• To be done
Give again, unaltered, the line with "At what distance from the camera" and all lines that follow it in the listing below, minus any pictures.

++++ Records supplied

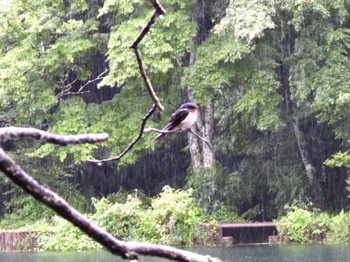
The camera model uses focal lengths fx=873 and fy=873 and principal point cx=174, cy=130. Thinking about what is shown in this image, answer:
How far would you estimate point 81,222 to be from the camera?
89cm

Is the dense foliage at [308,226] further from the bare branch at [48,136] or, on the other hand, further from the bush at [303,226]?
the bare branch at [48,136]

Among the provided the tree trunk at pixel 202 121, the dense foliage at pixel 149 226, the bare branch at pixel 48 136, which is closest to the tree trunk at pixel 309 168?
the tree trunk at pixel 202 121

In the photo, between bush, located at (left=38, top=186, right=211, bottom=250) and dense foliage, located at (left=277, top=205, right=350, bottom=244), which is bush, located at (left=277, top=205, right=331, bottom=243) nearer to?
dense foliage, located at (left=277, top=205, right=350, bottom=244)

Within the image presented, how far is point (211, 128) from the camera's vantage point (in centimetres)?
1953

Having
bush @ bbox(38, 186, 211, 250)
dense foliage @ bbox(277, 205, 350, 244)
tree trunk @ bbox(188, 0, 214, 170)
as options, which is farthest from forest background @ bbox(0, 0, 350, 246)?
bush @ bbox(38, 186, 211, 250)

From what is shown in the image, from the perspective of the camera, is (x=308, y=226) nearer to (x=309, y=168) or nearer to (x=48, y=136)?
(x=309, y=168)

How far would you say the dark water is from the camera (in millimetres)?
12898

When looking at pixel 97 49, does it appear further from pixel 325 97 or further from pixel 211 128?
pixel 325 97

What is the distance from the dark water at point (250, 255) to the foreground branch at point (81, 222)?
11.6 metres

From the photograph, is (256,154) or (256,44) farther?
(256,154)

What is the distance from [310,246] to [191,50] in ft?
17.7

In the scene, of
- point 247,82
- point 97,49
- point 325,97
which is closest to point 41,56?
point 97,49

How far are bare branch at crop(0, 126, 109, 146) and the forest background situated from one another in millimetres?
15164

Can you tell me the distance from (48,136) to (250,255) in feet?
43.7
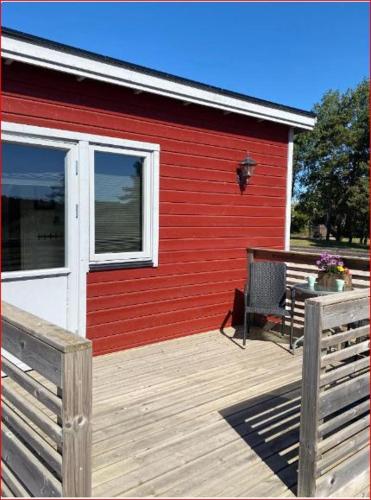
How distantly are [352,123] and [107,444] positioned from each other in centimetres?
2756

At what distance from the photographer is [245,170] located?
468 cm

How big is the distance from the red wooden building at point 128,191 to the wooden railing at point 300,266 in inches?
10.8

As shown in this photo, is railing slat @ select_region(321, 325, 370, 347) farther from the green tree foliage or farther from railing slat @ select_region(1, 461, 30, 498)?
the green tree foliage

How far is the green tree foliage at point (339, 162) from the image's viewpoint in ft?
82.6

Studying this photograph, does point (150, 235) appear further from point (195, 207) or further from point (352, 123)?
point (352, 123)

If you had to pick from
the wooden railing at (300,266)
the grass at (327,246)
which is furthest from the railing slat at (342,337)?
the grass at (327,246)

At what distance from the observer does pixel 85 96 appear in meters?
3.51

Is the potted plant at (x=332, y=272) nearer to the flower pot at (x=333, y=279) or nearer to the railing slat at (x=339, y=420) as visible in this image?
the flower pot at (x=333, y=279)

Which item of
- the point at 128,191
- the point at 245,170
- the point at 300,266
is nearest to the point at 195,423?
the point at 128,191

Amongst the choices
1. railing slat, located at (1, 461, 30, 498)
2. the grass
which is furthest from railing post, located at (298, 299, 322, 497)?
the grass

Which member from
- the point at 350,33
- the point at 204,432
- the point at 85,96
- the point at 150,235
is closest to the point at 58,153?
the point at 85,96

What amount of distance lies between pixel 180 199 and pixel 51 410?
2998mm

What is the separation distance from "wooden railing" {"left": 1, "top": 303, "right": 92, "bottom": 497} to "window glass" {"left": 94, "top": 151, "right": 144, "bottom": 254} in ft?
6.65

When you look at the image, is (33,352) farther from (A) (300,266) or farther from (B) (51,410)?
(A) (300,266)
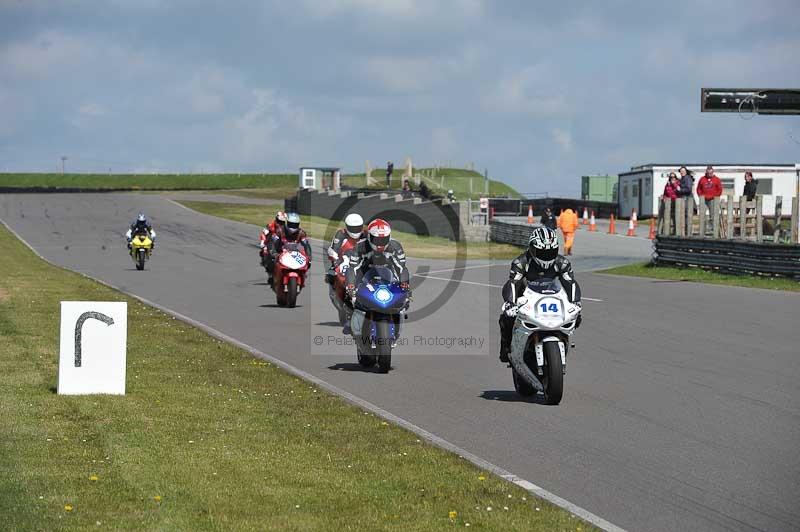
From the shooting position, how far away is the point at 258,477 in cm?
766

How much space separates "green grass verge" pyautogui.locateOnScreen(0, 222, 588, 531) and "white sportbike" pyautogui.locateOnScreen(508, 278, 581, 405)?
1.71 meters

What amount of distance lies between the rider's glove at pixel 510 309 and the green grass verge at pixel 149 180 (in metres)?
104

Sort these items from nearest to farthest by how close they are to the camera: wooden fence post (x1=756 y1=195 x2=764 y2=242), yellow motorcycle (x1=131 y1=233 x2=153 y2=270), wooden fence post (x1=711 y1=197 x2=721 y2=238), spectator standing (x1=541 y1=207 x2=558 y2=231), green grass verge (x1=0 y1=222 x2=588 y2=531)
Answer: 1. green grass verge (x1=0 y1=222 x2=588 y2=531)
2. wooden fence post (x1=756 y1=195 x2=764 y2=242)
3. wooden fence post (x1=711 y1=197 x2=721 y2=238)
4. yellow motorcycle (x1=131 y1=233 x2=153 y2=270)
5. spectator standing (x1=541 y1=207 x2=558 y2=231)

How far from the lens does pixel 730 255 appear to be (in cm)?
2956

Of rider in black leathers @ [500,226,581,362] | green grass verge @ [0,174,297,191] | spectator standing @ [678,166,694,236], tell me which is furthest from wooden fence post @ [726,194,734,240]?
green grass verge @ [0,174,297,191]

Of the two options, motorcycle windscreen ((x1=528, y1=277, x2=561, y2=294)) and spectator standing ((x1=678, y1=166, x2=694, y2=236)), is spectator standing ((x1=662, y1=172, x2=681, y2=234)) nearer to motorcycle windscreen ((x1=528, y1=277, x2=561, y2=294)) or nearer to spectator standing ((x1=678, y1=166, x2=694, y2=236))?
spectator standing ((x1=678, y1=166, x2=694, y2=236))

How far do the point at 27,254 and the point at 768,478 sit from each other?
34977mm

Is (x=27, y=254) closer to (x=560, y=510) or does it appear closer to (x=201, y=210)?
(x=201, y=210)

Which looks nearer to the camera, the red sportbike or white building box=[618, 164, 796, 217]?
the red sportbike

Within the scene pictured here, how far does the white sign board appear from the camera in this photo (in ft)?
35.2

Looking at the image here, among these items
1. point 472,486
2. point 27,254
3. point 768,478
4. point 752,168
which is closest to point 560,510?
point 472,486

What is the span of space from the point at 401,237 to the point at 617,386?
41869 mm

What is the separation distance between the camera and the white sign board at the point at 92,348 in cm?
1073

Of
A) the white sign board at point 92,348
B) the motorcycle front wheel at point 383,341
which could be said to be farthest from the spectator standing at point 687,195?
the white sign board at point 92,348
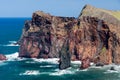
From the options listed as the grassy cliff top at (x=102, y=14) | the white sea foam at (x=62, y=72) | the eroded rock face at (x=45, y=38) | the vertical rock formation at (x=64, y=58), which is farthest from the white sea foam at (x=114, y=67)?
the eroded rock face at (x=45, y=38)

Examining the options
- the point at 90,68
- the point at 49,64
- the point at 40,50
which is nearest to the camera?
→ the point at 90,68

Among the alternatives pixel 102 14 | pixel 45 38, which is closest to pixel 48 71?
pixel 45 38

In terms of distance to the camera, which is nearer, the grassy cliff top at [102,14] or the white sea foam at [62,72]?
the white sea foam at [62,72]

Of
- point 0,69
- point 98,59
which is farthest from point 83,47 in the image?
point 0,69

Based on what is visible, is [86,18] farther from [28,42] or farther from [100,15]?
[28,42]

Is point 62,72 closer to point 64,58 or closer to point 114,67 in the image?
point 64,58

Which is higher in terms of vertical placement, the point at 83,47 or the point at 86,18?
the point at 86,18

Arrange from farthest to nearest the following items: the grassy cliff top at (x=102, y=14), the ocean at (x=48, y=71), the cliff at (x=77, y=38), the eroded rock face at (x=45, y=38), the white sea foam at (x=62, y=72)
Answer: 1. the eroded rock face at (x=45, y=38)
2. the grassy cliff top at (x=102, y=14)
3. the cliff at (x=77, y=38)
4. the white sea foam at (x=62, y=72)
5. the ocean at (x=48, y=71)

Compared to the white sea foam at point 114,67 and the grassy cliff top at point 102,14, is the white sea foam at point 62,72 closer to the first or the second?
the white sea foam at point 114,67

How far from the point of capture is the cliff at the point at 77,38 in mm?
171250

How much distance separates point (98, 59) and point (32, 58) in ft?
118

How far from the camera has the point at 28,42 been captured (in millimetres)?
194125

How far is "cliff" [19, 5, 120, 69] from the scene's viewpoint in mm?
171250

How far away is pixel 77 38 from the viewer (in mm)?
181250
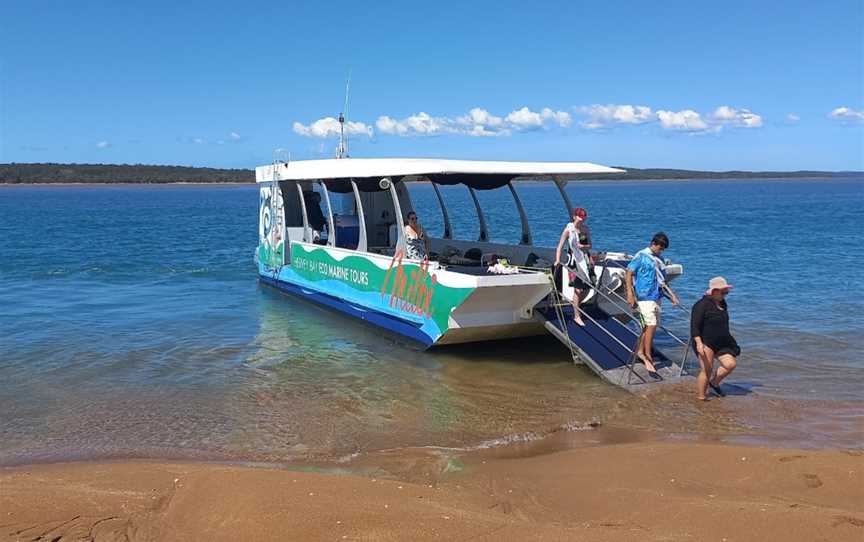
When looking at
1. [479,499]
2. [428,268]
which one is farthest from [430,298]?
[479,499]

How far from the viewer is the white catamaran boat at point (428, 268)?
393 inches

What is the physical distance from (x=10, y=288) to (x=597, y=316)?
14471 millimetres

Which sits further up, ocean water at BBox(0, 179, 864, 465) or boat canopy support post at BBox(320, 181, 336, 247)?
boat canopy support post at BBox(320, 181, 336, 247)

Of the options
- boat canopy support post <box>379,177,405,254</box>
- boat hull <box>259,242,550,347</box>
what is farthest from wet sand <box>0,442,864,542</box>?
boat canopy support post <box>379,177,405,254</box>

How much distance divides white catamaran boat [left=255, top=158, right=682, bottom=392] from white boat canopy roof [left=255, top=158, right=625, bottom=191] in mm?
28

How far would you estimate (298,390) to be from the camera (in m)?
9.39

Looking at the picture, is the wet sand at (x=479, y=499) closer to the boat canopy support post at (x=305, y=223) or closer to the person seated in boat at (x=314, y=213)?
the boat canopy support post at (x=305, y=223)

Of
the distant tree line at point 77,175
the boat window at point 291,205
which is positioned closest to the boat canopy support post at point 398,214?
the boat window at point 291,205

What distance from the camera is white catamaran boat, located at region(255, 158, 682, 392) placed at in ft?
32.8

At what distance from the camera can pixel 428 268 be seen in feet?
34.8

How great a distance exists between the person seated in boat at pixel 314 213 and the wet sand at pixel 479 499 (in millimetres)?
9248

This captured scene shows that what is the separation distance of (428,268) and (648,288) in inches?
122

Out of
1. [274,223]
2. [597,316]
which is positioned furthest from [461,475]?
[274,223]

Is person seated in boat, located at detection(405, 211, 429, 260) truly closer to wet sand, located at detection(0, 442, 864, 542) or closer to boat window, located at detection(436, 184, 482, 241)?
boat window, located at detection(436, 184, 482, 241)
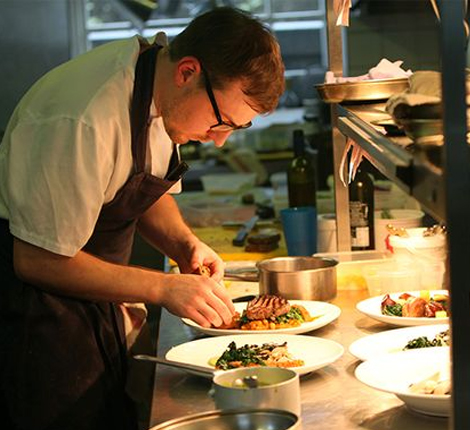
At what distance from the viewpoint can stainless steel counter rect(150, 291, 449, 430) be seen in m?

++++++++

• Written response
At what distance from the camera can pixel 428 268 be seen in feet?
34.8

How great a distance exists between the person seated in boat at pixel 314 213 and the wet sand at pixel 479 499 (in millimetres)?
9248

This captured scene shows that what is the separation distance of (428,268) and (648,288) in inches?
122

Out of
1. [274,223]
2. [597,316]
which is positioned furthest from [461,475]?
[274,223]

Is person seated in boat, located at detection(405, 211, 429, 260) truly closer to wet sand, located at detection(0, 442, 864, 542) or closer to boat window, located at detection(436, 184, 482, 241)?
boat window, located at detection(436, 184, 482, 241)
At what distance from the viewpoint can stainless steel counter rect(150, 291, 449, 430) be seen in m?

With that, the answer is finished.